Bottom line: Generally positive indicators. Standard due diligence and a personal visit recommended.

About This Facility

What is Woodbridge Health Campus's CMS Rating?

CMS assigns WOODBRIDGE HEALTH CAMPUS an overall rating of 5 out of 5 stars, which is considered much above average nationally. Within Indiana, this rating places the facility higher than 99% of the state's 100 nursing homes. This rating reflects solid performance across the metrics CMS uses to evaluate nursing home quality.

How is Woodbridge Health Campus Staffed?

CMS rates WOODBRIDGE HEALTH CAMPUS's staffing level at 4 out of 5 stars, which is above average compared to other nursing homes. Staff turnover is 37%, compared to the Indiana average of 46%. This relatively stable workforce can support continuity of care.

What Have Inspectors Found at Woodbridge Health Campus?

State health inspectors documented 12 deficiencies at WOODBRIDGE HEALTH CAMPUS during 2023 to 2025. These included: 1 that caused actual resident harm and 11 with potential for harm. Deficiencies causing actual harm indicate documented cases where residents experienced negative health consequences.

Who Owns and Operates Woodbridge Health Campus?

WOODBRIDGE HEALTH CAMPUS is owned by a government entity.
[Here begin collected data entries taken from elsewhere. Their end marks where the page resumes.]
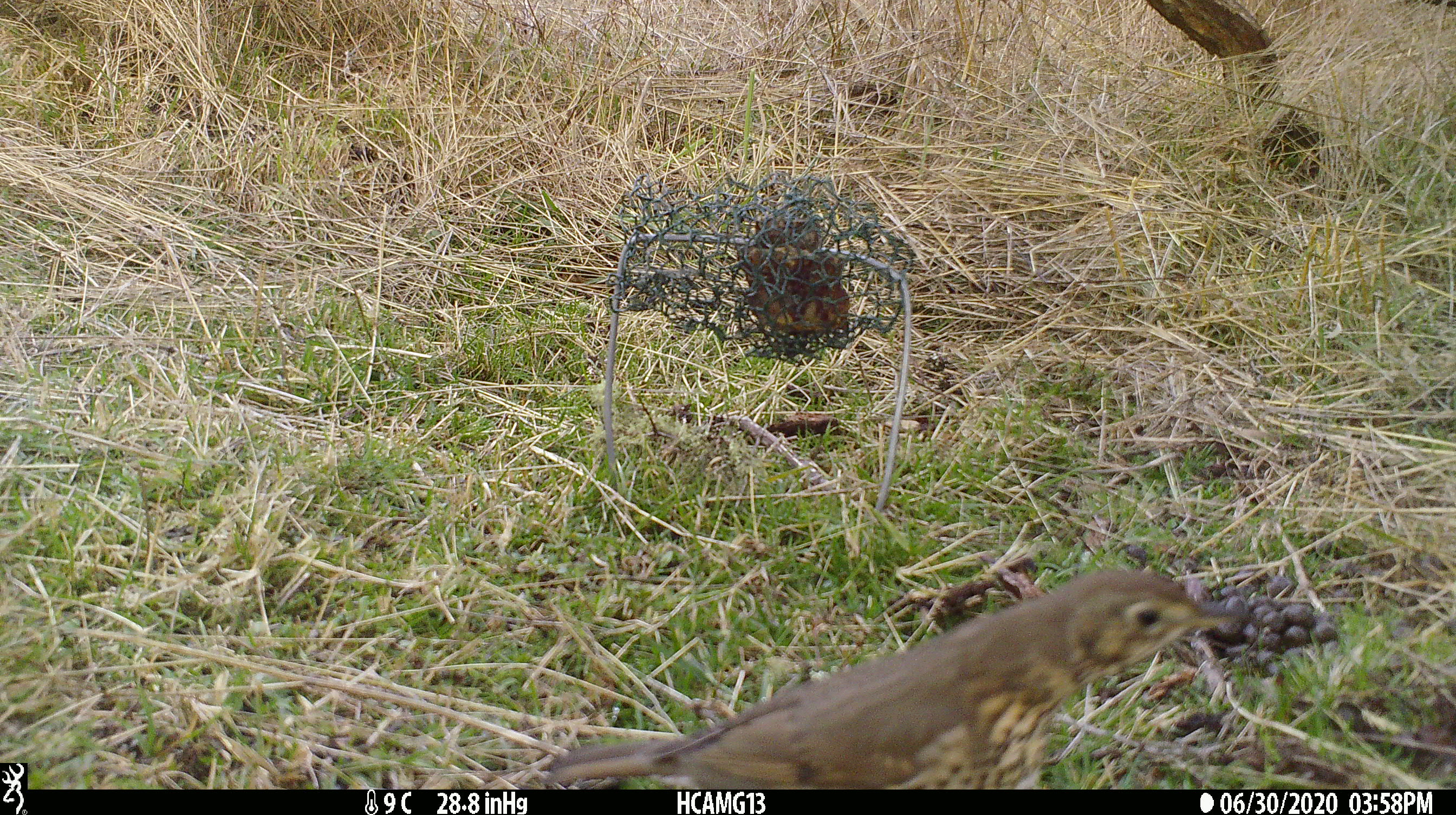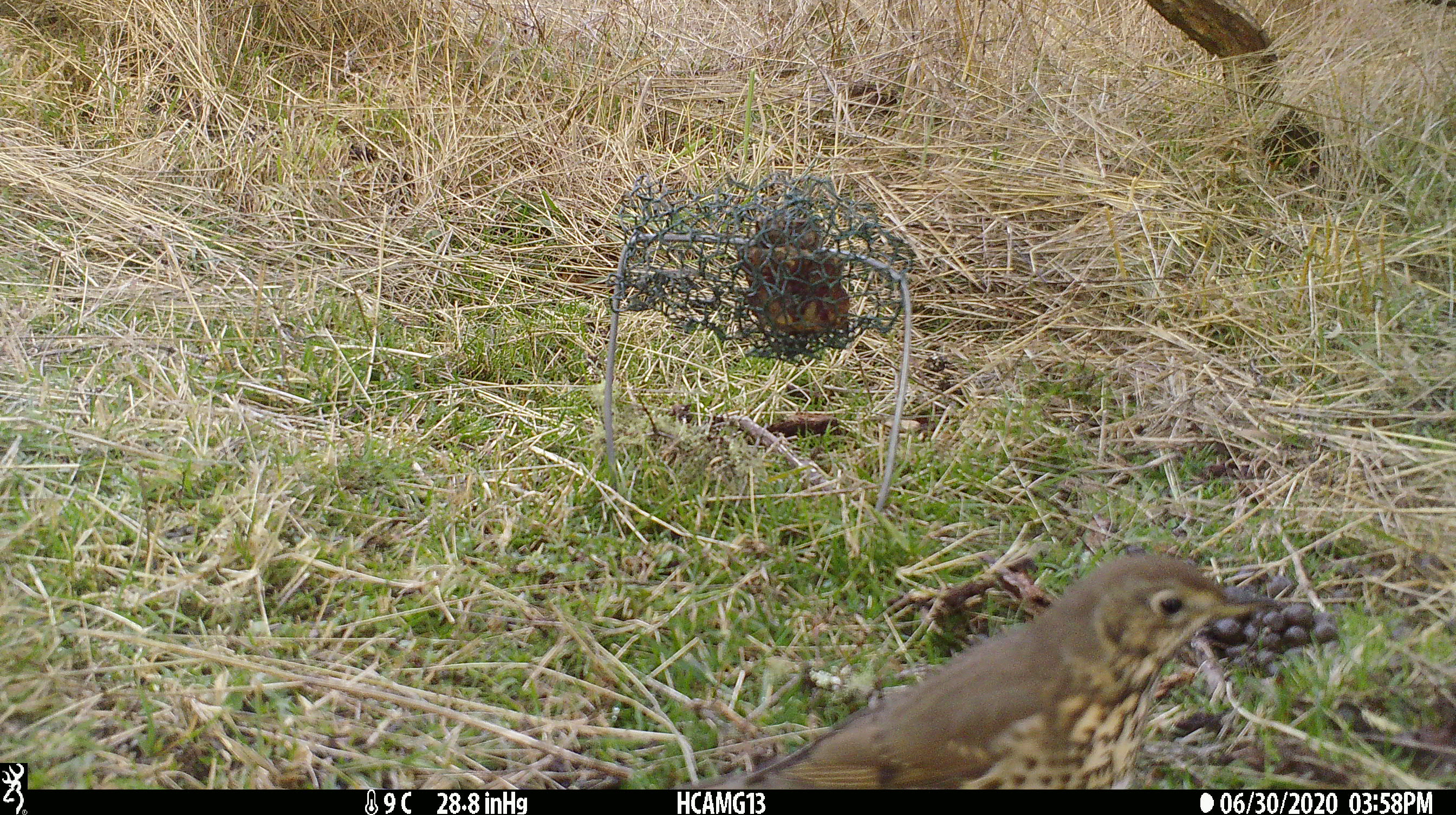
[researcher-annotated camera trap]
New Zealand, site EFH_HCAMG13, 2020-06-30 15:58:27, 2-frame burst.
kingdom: Animalia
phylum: Chordata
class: Aves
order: Passeriformes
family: Turdidae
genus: Turdus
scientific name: Turdus philomelos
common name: song thrush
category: thrush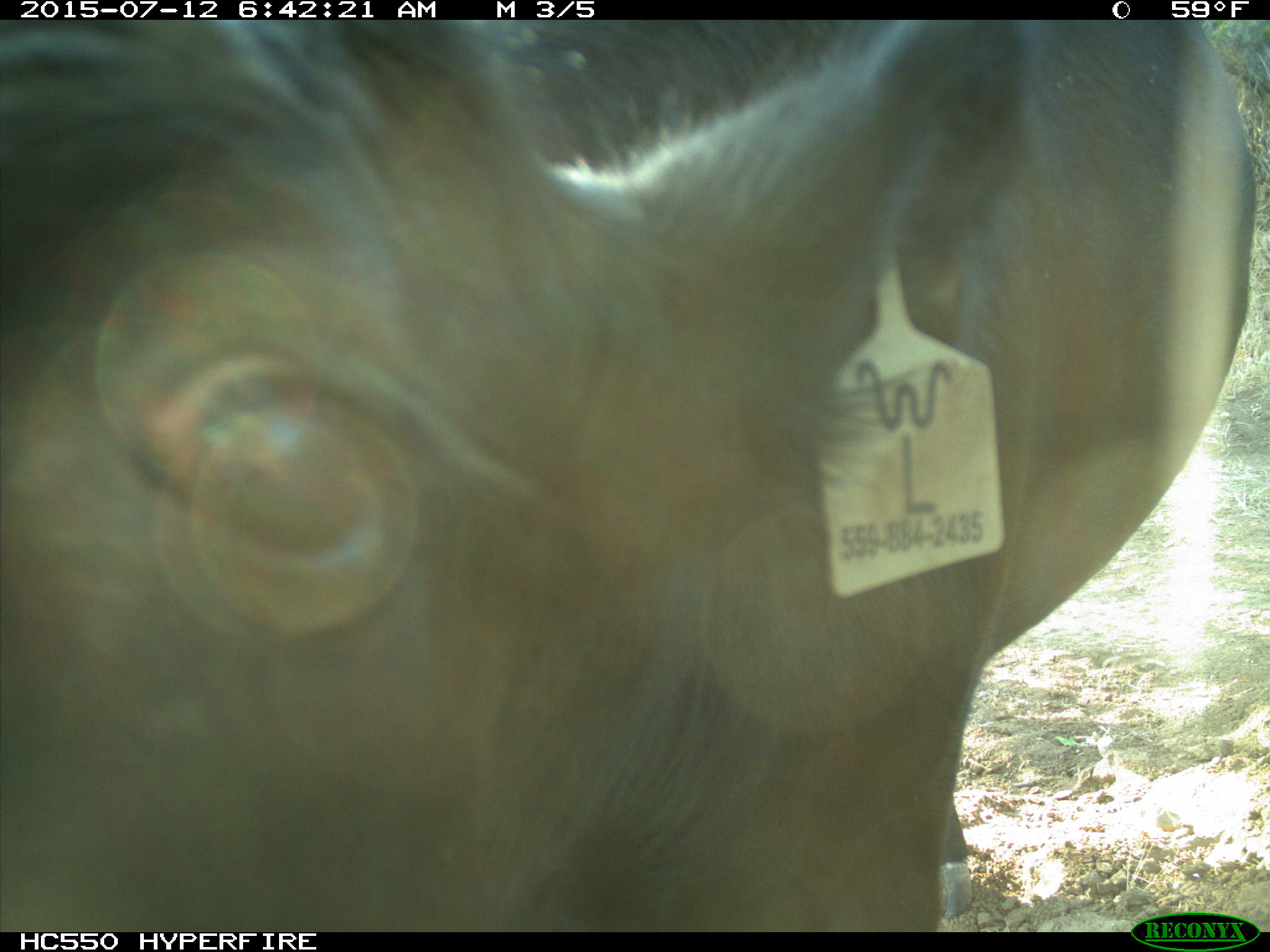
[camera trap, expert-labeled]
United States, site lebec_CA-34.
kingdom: Animalia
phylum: Chordata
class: Mammalia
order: Artiodactyla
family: Bovidae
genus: Bos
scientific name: Bos taurus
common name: domestic cow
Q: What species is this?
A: Bos taurus (domestic cow).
Government-operated facilities are typically run by state, county, or municipal agencies. The facility is operated by TRILOGY HEALTH SERVICES, a chain that manages multiple nursing homes. With 69 certified beds and approximately 58 residents (about 84% occupancy), it is a smaller facility located in LOGANSPORT, Indiana.
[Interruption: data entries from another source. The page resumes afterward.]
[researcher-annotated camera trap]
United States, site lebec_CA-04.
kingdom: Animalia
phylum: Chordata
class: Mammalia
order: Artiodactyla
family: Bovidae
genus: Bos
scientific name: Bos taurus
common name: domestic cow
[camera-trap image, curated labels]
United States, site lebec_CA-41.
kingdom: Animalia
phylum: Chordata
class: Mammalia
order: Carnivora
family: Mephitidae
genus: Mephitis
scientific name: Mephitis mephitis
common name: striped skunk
How Does Woodbridge Health Campus Compare to Other Indiana Nursing Homes?

Compared to the 100 nursing homes in Indiana, WOODBRIDGE HEALTH CAMPUS's overall rating (5 stars) is above the state average of 3.1, staff turnover (37%) is near the state average of 46%, and health inspection rating (4 stars) is above the national benchmark.

What Should Families Ask When Visiting Woodbridge Health Campus?

Based on this facility's data, families visiting should ask: "Can I visit during a mealtime to observe dining assistance and food quality?" "How do you handle medical emergencies, and what is your hospital transfer rate?" "Can I speak with family members of current residents about their experience?"

Is Woodbridge Health Campus Safe?

Based on CMS inspection data, WOODBRIDGE HEALTH CAMPUS has a clean safety record: no substantiated abuse findings (meaning no confirmed cases of resident harm), no Immediate Jeopardy citations (the most serious violation level indicating risk of serious injury or death), and is not on the Special Focus Facility watch list (a federal program monitoring the lowest-performing 1% of nursing homes). The facility has a 5-star overall rating and ranks #1 of 100 nursing homes in Indiana. While no facility is perfect, families should still ask about staff-to-resident ratios and recent inspection results during their visit.

Do Nurses at Woodbridge Health Campus Stick Around?

WOODBRIDGE HEALTH CAMPUS has a staff turnover rate of 37%, which is about average for Indiana nursing homes (state average: 46%). Moderate turnover is common in nursing homes, but families should still ask about staff tenure and how the facility maintains care continuity when employees leave.

Was Woodbridge Health Campus Ever Fined?

WOODBRIDGE HEALTH CAMPUS has no federal fines on record. CMS issues fines when nursing homes fail to meet care standards or don't correct problems found during inspections. The absence of fines suggests the facility has either maintained compliance or corrected any issues before penalties were assessed. This is a positive indicator, though families should still review recent inspection reports for the full picture.

Is Woodbridge Health Campus on Any Federal Watch List?

WOODBRIDGE HEALTH CAMPUS is not on any federal watch list. The most significant is the Special Focus Facility (SFF) program, which identifies the bottom 1% of nursing homes nationally based on persistent, serious quality problems. Not being on this list means the facility has avoided the pattern of deficiencies that triggers enhanced federal oversight. This is a positive indicator, though families should still review the facility's inspection history directly.